Amanda Knox Case Strains Sister City Bond Between Seattle and Perugia

Amanda Knox Case Strains Sister City Bond Between Seattle and Perugia
Amanda Knox prepares to leave the set following a television interview in N.Y., on Jan. 31, 2014. (Mark Lennihan/Photo via AP)
Zachary Stieber
3/10/2014
Updated:
7/18/2015

Seattle and Perugia, Italy are sister cities, and the relationship was strained by the Amanda Knox case.

The relationship doesn’t include specific rules and is meant to foster cultural exchange and lifelong personal connections. 

“There’s no official handbook, and if there were, it likely would contain little advice about what to do when it all goes terribly wrong,” reports the Seattle Times. “Like when high authorities in your sister city of Perugia, in Italy’s Umbria region, brand one of Seattle’s daughters — a hapless exchange student — as a satanic, sex-obsessed ;she-devil' who helped slaughter her own roommate, apparently just for fun.”

Knox’s guilty verdict was upheld earlier this year by the Italian Supreme Court after it was previously shot down by a lower court.

Knox remains in the United States and it’s unclear whether Italy will request or has requested extradition. 

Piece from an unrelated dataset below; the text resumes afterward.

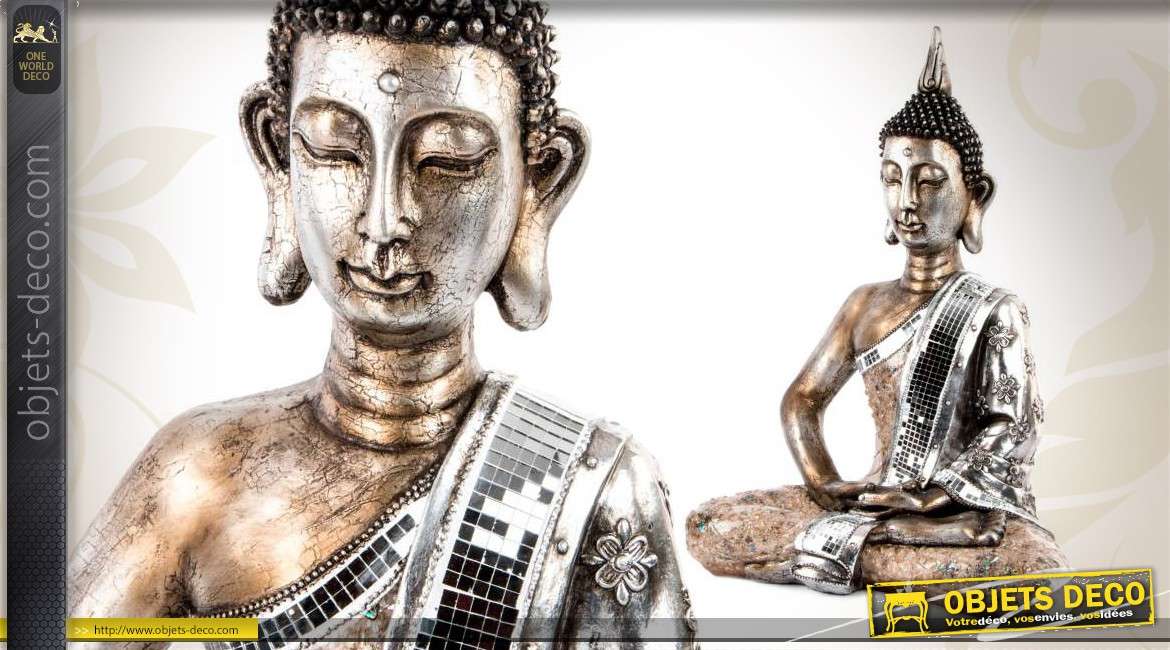 Grande statuette du Buddha dhyāna-mudra finition argentée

She and two co-defendants killed student Meredith Kercher in 2007, the court decided. 

Mike James, a retired KING-TV anchorman, was in charge of the relationship between Seattle and Perugia while the trial was going on.

“It’s been a bit of a shadow,” he said. 

“It was more than just juggling friendships,” he said. “It was trying to keep the friendship going — separating the trial from the friendship.”

One of the things the association did was work with the Italian city on diffusing tensions between the Italians and Americans over the case, as well as assisting Knox’s family during its long stays in Italy during the process.